Complete Guide: Building a Voice Travel Agent with AI

Step-by-Step Process from Setup to Deployment

Created by Dr. Erin Jacques

Instagram & TikTok: @dr.erinjacques

LinkedIn: linkedin.com/in/drerinjacques

Table of Contents

  1. What This Voice Agent Does
  2. What You Need Before Starting
  3. Getting Your API Key
  4. Understanding Your Three Files
  5. Creating Your Perfect System Prompt
  6. Deploying to Vercel
  7. Complete Troubleshooting Guide
  8. Testing Your Agent
  9. Customizing for ANY Topic

What This Voice Agent Does

This AI-Powered Voice Assistant:

  • Listens to users through their microphone
  • Converts speech to text using OpenAI's Whisper
  • Scrapes live information from your chosen websites
  • Generates smart responses using OpenAI's GPT-4 with that real-time data
  • Speaks the answer back using OpenAI's text-to-speech
  • All through a beautiful web interface users can access anywhere

The Flow

User speaks into microphone
Whisper API converts speech to text
System scrapes your chosen websites
GPT-4 API generates response with live data
TTS API converts response to speech
User hears the answer

What You Need Before Starting

Important: You only need ONE API key for this entire project!

Required Accounts

1. OpenAI Account (The Only API Key You Need)

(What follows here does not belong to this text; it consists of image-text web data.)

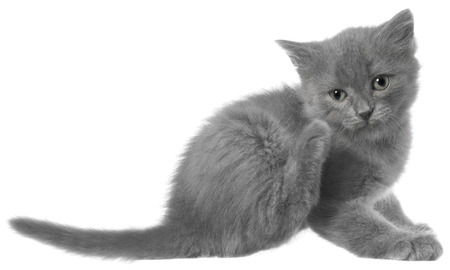 long haired: Small gray long haired kitten sitting and itches isolated on white background.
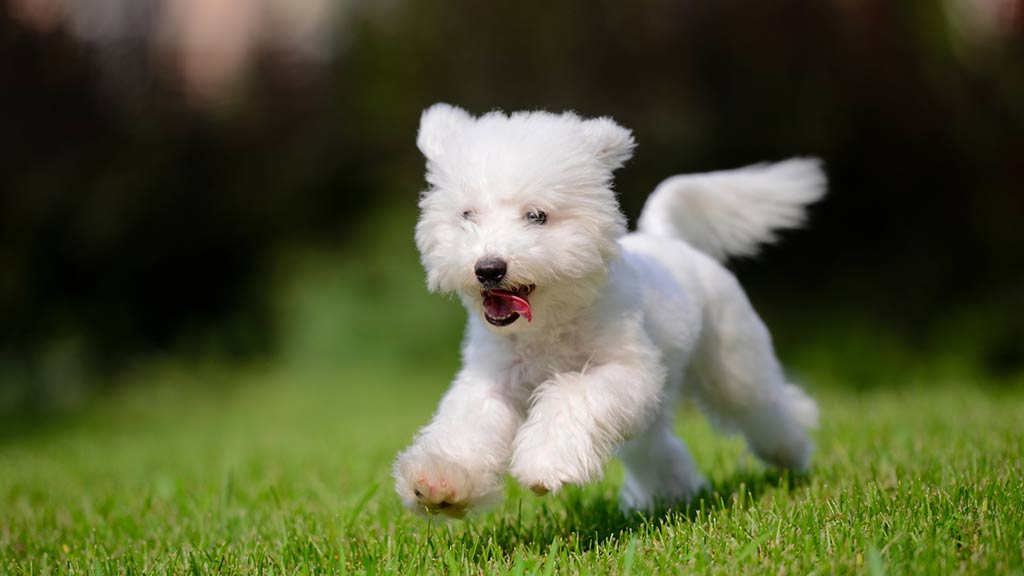 Puppy running on grass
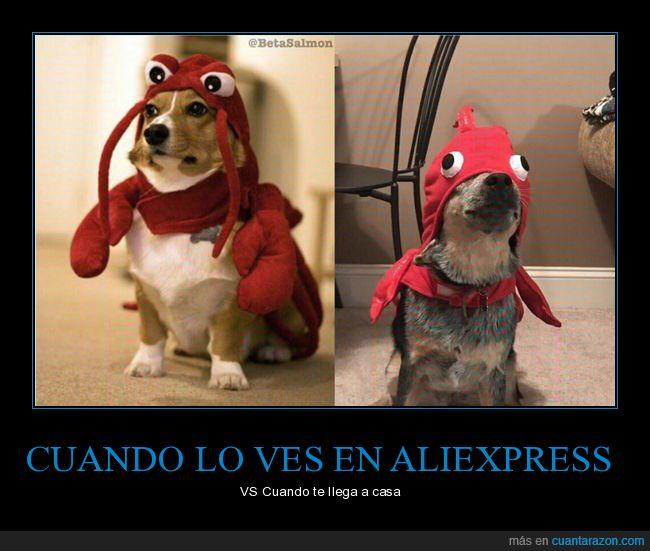 aliexpress,disfraz,perro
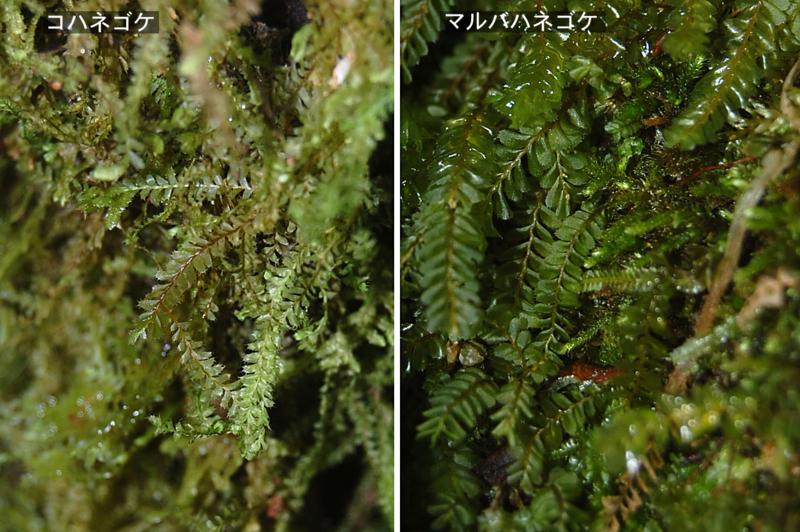 f:id:hiro1216:20111225113346j:image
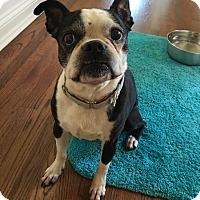Adopt A Pet :: Billie Jean - Chicago, IL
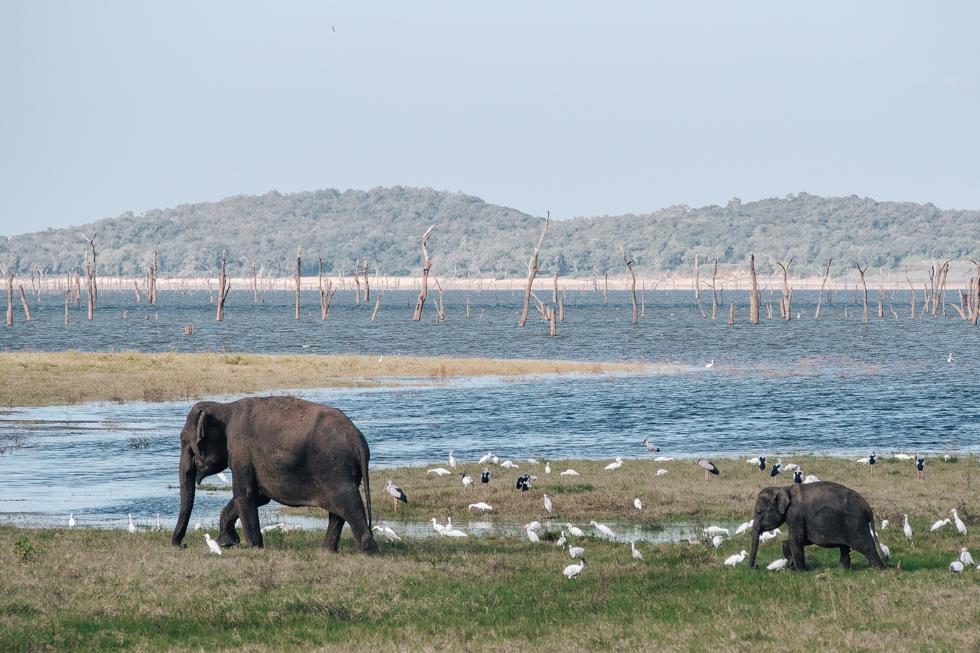 pajuska-na-cestach-kaudulla-srilanka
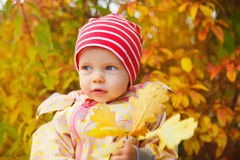 Autumn girl. Little baby girl outdoors discovers autumn leaves Stock Photography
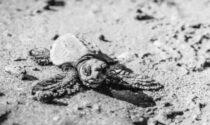 L'attesa è finita: ecco il video delle prime tartarughine nate a Jesolo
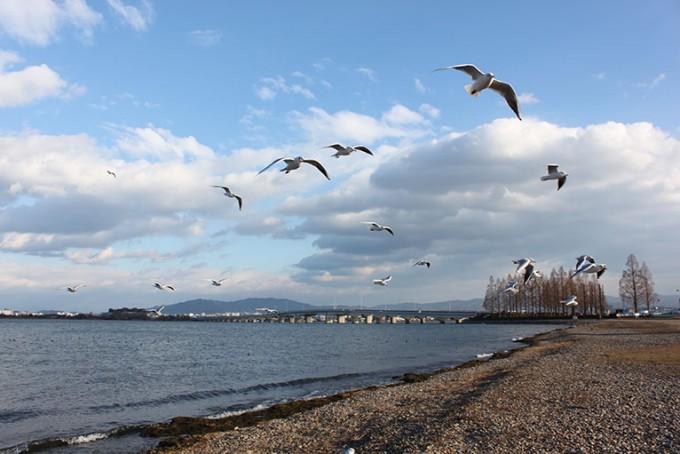 滋賀県民は琵琶湖に外来種を放す人が許せない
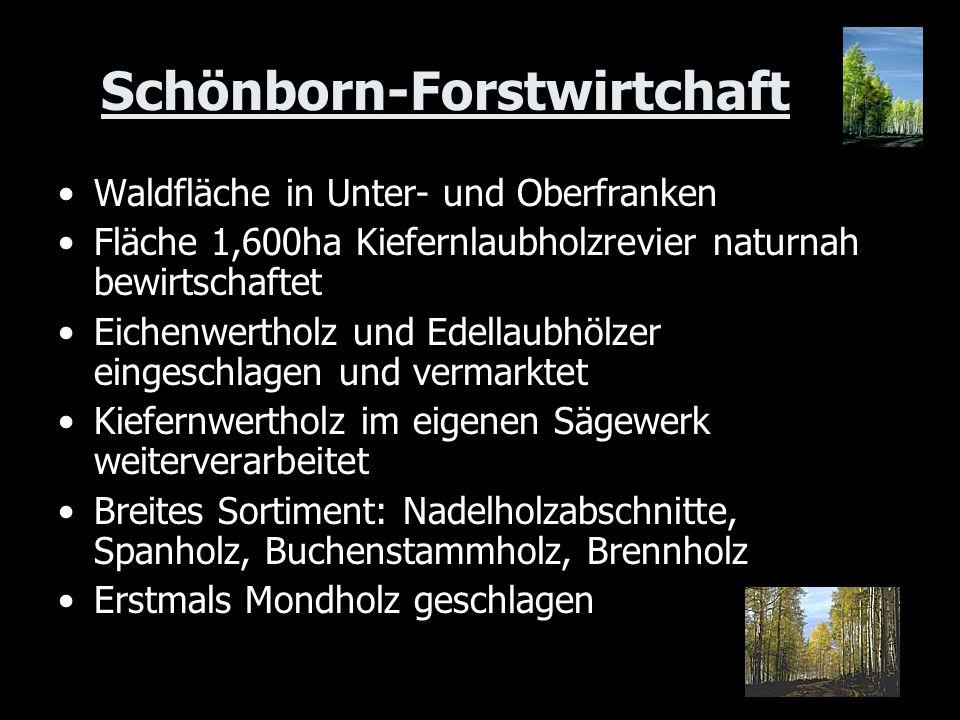 Schönborn-Forstwirtchaft Waldfläche in Unter- und Oberfranken Fläche 1,600ha Kiefernlaubholzrevier naturnah bewirtschaftet Eichenwertholz und Edellaub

Sign up: https://platform.openai.com/signup

Add payment method: Required even for pay-as-you-go

What you'll use it for:

  • Whisper (speech-to-text)
  • GPT-4 (AI brain that generates responses)
  • TTS (text-to-speech)

2. Vercel Account (Free Hosting)

Go to: https://vercel.com/signup

Free tier available. This hosts your voice agent.

3. GitHub Account (Code Storage)

Go to: https://github.com/signup

Free. This stores your files.

Getting Your API Key

OpenAI API Key Setup

Step 1: Go to https://platform.openai.com/api-keys

Step 2: Click the green "Create new secret key" button

Step 3: Give it a name like "Voice Travel Agent"

Step 4: Copy the key (starts with sk-proj-...)

Step 5: Save it somewhere safe - you can't see it again!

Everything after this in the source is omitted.